(Warning! Reading before the book may spoil your enjoyment!)
Lamarck was a French Naturalist, and a man ahead of his time. I remember being taught about Lamarck in A’Level Biology, but only because his theory of evolution was deemed to be a curiosity. Darwin’s theory of natural selection was so overwhelmingly supported by the evidence, it was as if people felt duty-bound to try and balance it in some way, and Larmarck was the only real alternative. But there was no basis, even 20 years ago, to support his theory of heritability.
In a sense, though, he pre-empted Darwin. Conceptually, the possibility that the experiences of an organism’s life could determine something of the life of it’s offspring is akin to Darwin’s observations. What Darwin did was understand how this came to be, through natural selection. While Lamarck hypothesised that this transfer of survival advantage happened directly, from organism to organism, rather than through environmental pressures over much longer periods of time.
It turns out they were both right. But Lamarck’s theory had to wait for science to evolve considerably before it re-emerged as a credible addition to our understanding of inheritance. The biological mechanism by which the experiences of an organism could be heritable have been revealed by a theory of genetic control called epigenetics. It’s not clear exactly how this happens, but the evidence is increasing for its existence. And the link to Lamarck has been made by a number of observers.
Briefly, epigenetics describes a series of mechanisms that control which genes are expressed or active in a cell at any one time. And it seems that as cells (and then ultimately whole organisms) experience changes in the environment, these control mechanisms become imprinted or altered. And some of these alterations can be passed on to the next generation. Its quite spooky stuff when you think about it. And Daniel starts to do just that in Antisense.

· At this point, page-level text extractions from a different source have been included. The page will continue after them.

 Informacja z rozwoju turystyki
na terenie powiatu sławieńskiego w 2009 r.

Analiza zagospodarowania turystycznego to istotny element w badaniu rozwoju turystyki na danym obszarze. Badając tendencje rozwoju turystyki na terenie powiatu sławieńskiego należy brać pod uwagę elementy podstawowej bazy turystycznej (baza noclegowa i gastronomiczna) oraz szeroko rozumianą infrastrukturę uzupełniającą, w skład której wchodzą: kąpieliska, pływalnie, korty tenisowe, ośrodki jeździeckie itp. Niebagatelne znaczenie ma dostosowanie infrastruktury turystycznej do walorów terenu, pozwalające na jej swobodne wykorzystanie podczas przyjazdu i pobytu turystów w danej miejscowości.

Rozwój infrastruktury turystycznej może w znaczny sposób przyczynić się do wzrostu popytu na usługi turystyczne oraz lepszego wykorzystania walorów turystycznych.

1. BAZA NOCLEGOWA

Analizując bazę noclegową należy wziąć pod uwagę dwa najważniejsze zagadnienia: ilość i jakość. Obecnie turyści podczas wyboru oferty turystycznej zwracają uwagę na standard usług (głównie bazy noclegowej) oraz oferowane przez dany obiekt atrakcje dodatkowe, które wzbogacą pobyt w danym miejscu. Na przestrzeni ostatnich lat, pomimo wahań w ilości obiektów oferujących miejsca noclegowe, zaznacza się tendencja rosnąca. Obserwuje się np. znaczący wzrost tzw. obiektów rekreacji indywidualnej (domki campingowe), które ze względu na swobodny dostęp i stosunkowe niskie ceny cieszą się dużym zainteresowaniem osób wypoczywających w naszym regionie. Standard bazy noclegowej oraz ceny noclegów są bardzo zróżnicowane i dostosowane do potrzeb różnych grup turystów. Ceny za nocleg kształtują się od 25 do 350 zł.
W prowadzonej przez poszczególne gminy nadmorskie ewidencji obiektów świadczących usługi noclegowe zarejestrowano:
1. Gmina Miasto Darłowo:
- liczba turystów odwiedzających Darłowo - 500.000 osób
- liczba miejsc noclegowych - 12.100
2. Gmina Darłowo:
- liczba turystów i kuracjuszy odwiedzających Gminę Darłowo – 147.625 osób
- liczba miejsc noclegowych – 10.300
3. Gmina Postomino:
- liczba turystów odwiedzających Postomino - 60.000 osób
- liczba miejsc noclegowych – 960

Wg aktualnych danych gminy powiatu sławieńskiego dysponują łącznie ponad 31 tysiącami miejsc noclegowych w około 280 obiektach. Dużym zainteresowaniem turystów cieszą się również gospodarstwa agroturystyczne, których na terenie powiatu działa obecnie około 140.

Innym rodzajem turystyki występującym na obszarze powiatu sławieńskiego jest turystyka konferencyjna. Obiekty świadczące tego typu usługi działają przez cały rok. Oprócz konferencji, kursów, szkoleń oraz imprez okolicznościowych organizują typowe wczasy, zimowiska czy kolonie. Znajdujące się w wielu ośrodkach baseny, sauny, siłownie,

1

Techniques to study genetics
Studying the activity of genes is at the heart of inheritance and genetics. We’re all familiar with the concept of a genetic code that we inherit, but there are multiple levels of control that determine how those genes function in any given cell, tissue or organism i.e.; us. And it’s this control, as much as variations in the genetic code itself that shapes the vast array of different species and individuals the planet hosts today.
This technique to study RNA is a little out of date now, having been largely replaced by the polymerase chain reaction or PCR, but given Antisense is set a little in the past it suited my purposes, being more visual. Those black blobs on the picture above are where a piece of RNA and an antisense ‘probe’ (see below) have bound to each other. More details.
If you think of RNA as being a series of ‘locks’ that come in one of four varieties (U A C G), this is the ‘sense’ sequence (blue in the picture below). Then one can make a complementary sequence of ‘keys’ (G C A U) or an antisense probe that will bind to those locks and recognise it (red in the picture below).
There are thousands of different sequences of RNA in any one cell, but they are each unique in some way. So by designing the complementary antisense probe sequence the right way, one can tag an individual RNA sequence fairly easily. What a Northern blot does is allow these sense/antisense combinations to be visualised as they are slightly different weights and electrical charges, and one can separate them using an electrical current. More detail, as ever, can be found on good old Wikipedia. This link also describes how these antisense sequences or probes can be used as drugs to block the function of the RNA. Cool.